The strike, which would close hundreds of schools across Ontario was averted Sunday evening when the province reached a tentative agreement with the Union that represents thousands of education workers.
Education Minister Stephen Lecce and meeting a group of canadian Union of public employees (CUPE) announced that they have reached agreement just hours before the “point of no return”.
“We can all breathe a sigh of relief, knowing that I have achieved partial success, and it is important for students in the province,” said Lecce to the journalists gathered at the Sheraton Toronto.
Neither he nor representatives of CUPE didn’t go into the details of the agreement, but the President of the negotiating group Union said that her party had not made concessions.
“We were able to keep the existing scheme of granting sick leave, said Laura Walton. – It was very important to provide that to our members, and I am proud that we were able to achieve this. We were also able to achieve modest wage increases”.

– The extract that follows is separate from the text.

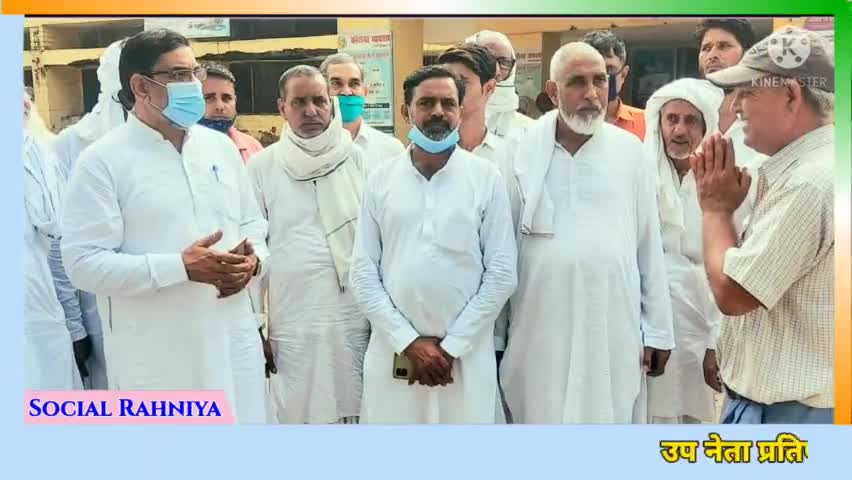 सभी लोग कोरोना से बचाव का टीका जरूर लगवाये और अफवाहों पर ध्यान ना दे, सभी अपने परिजनों का ख्याल रखें:-#chaftabahmed जी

Lecce said that the new agreement “strengthens the integrity” of the program to provide sick leave.
55000 education workers represented by CUPE include cleaners, caregivers of infants and clerical staff performing critical functions, without which, as stated, at least two dozen school boards, schools will not be able to work.
These tips have stated that they will be forced to close their schools during the strike, resulting in some families where parents can’t find or pay for more child care, will create a difficult situation.
And Lecce, and Walton understand the importance of the fact that we managed to avoid disruption of school activities.
“To all negotiators, I want to see that, by making students the center of our discussion, we were able to achieve tangible success, allowing not to disrupt the educational process and provide the stability that is expected from us, at the same time advancing our shared priorities,” said Lecce.
“Throughout this process our goal was to reach agreements, taking into account the interests of taxpayers, students and their families, and not forgetting the significant contributions of our educators, he said Doug Ford in a written statement. – Our government has worked tirelessly at the negotiating table to achieve this goal, and as a result the learning process from two million pupils will not be disturbed”.
Now, when the agreement was executed, the CUPE members will vote on ratification.
But the good news is somewhat tainted by the fact that the ongoing contract negotiations between the province and unions representing teachers, whose contracts expire on the same day that the contracts of support staff in education.